Copy exactly the lines of the data below that run from the line holding "樂天商城 - 9H高硬度【" through the line holding "罗马仕 CB308 type-c数据线快充充电宝短线 0.2米便携USB-C", both ends included.
Start of DATASET
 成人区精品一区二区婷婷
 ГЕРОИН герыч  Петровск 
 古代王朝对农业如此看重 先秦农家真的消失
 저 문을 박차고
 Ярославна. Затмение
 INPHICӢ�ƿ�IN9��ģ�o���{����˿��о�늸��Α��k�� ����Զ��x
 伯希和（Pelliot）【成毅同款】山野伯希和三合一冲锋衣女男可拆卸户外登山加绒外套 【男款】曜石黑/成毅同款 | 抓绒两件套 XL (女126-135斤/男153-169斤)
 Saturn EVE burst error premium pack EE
End of DATASET
Start of DATASET
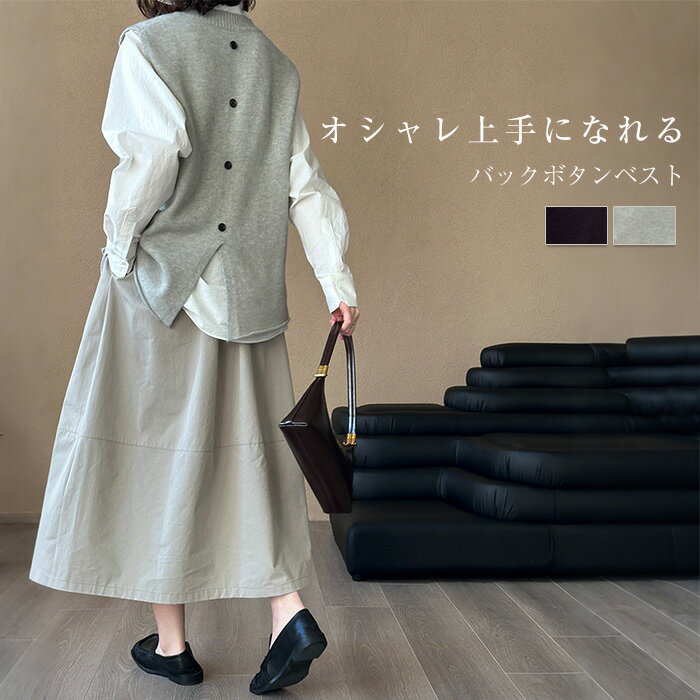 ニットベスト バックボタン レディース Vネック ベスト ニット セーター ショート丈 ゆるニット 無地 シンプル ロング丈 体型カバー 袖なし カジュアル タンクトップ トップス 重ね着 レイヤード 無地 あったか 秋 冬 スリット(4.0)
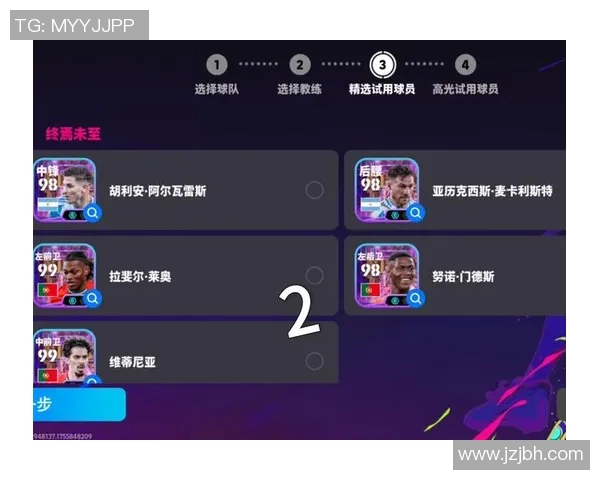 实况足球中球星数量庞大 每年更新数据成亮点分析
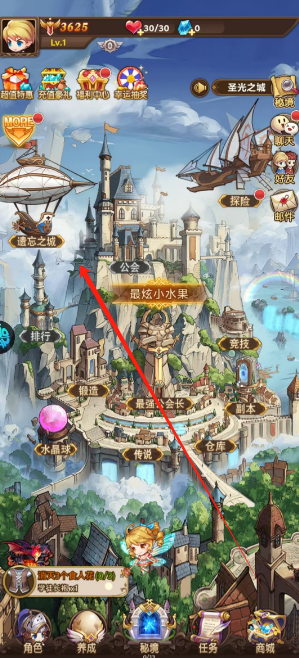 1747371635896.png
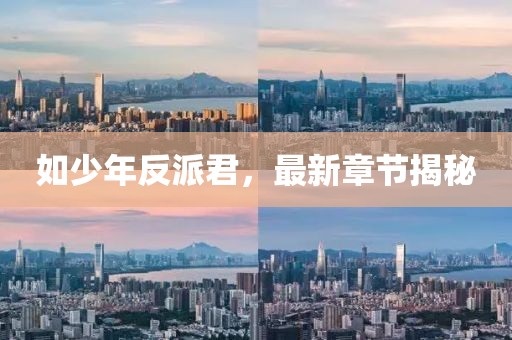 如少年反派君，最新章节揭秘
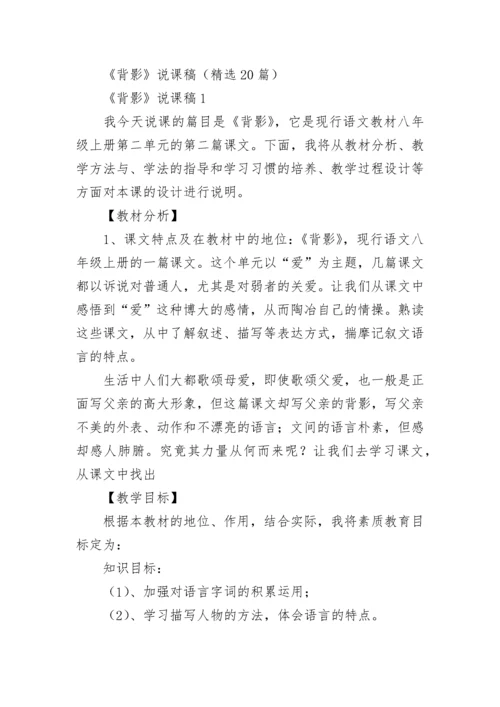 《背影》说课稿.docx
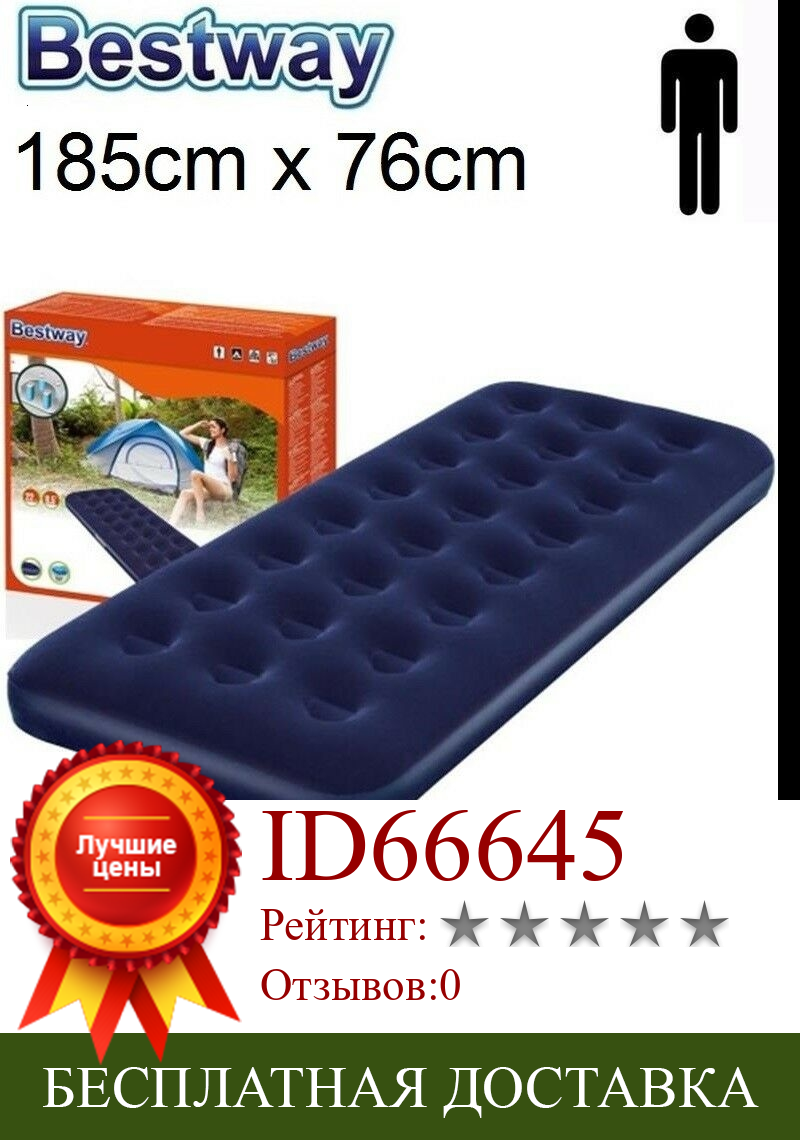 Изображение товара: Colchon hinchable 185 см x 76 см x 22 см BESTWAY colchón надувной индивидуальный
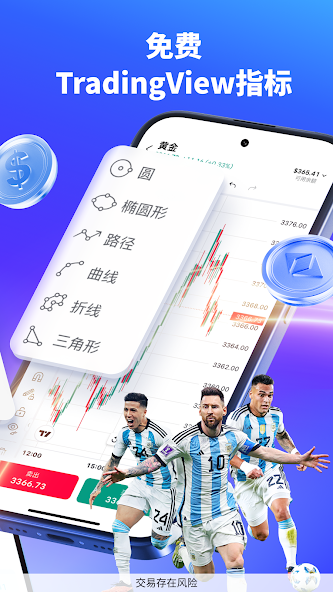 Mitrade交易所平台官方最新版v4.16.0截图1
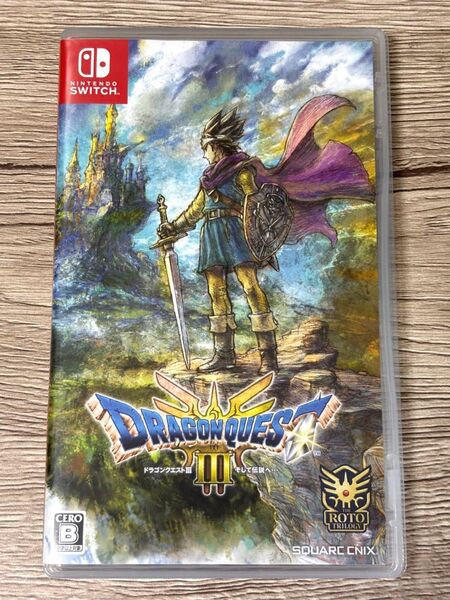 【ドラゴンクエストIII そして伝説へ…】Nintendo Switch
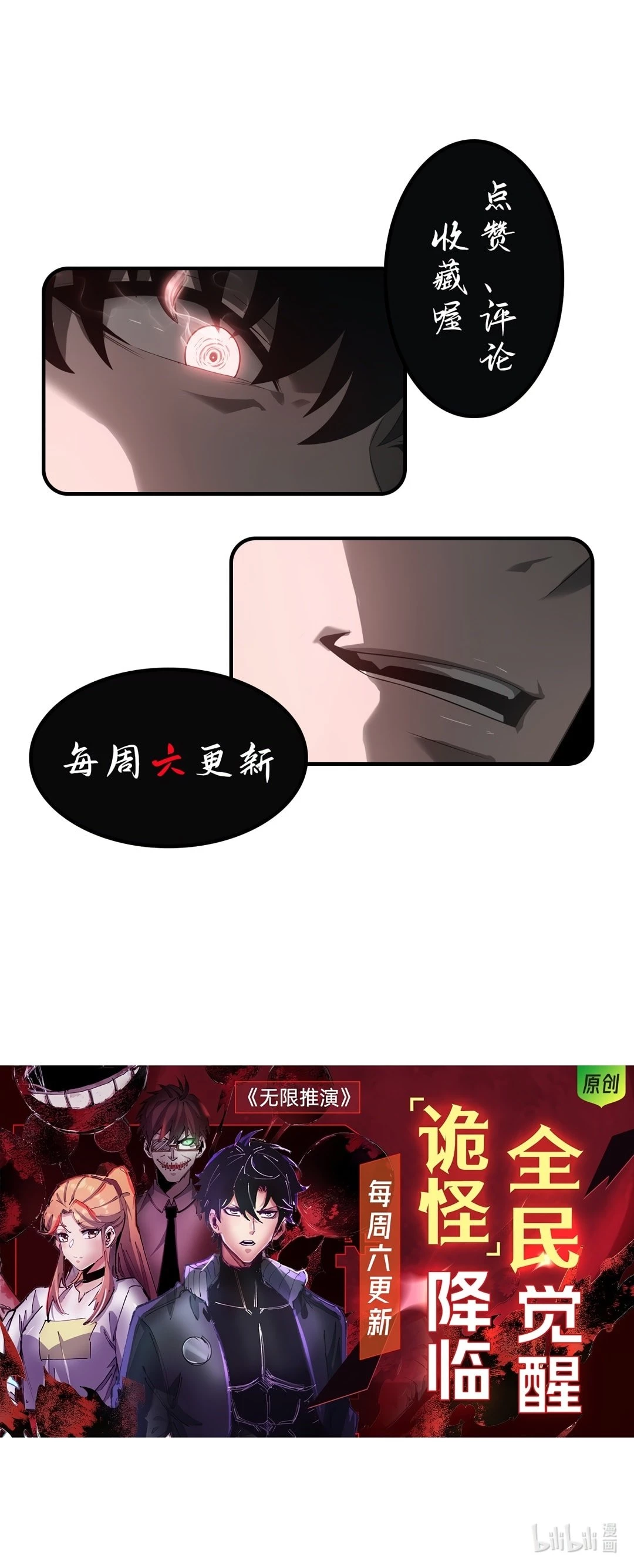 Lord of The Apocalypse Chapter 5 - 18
End of DATASET
Start of DATASET
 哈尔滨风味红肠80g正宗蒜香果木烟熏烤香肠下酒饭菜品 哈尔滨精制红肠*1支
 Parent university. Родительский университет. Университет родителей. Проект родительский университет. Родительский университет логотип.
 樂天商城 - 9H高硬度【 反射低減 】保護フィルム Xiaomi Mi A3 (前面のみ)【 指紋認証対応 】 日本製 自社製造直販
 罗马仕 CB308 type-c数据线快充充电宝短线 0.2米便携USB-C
End of DATASET
» ANSWER TO THIS EXERCISE
 樂天商城 - 9H高硬度【 反射低減 】保護フィルム Xiaomi Mi A3 (前面のみ)【 指紋認証対応 】 日本製 自社製造直販
 罗马仕 CB308 type-c数据线快充充电宝短线 0.2米便携USB-C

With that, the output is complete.